Your instructions.
Every line in the records below between the one holding "Virtual painting session" and the one holding "Brumas Lager Trockenhefe, 16 gr.", inclusive, is to be set down exactly; all other lines are to be left out.

Available data.
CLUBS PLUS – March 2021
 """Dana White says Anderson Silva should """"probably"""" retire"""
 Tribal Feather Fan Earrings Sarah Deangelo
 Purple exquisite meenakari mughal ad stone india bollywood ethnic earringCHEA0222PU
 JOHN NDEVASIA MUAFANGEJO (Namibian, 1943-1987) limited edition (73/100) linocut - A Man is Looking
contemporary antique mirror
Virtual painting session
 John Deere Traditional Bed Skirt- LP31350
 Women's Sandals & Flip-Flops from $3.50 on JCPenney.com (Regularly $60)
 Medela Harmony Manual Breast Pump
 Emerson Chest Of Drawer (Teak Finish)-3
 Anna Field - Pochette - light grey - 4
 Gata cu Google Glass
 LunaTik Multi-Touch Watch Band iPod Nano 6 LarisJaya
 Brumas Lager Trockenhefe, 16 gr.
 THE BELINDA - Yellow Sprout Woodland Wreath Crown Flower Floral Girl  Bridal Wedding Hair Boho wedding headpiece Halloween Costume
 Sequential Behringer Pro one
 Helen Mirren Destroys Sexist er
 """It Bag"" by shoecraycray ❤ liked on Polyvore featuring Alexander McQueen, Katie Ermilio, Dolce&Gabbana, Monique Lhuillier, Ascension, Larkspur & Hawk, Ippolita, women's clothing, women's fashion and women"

Answer to this exercise.
Virtual painting session
 John Deere Traditional Bed Skirt- LP31350
 Women's Sandals & Flip-Flops from $3.50 on JCPenney.com (Regularly $60)
 Medela Harmony Manual Breast Pump
 Emerson Chest Of Drawer (Teak Finish)-3
 Anna Field - Pochette - light grey - 4
 Gata cu Google Glass
 LunaTik Multi-Touch Watch Band iPod Nano 6 LarisJaya
 Brumas Lager Trockenhefe, 16 gr.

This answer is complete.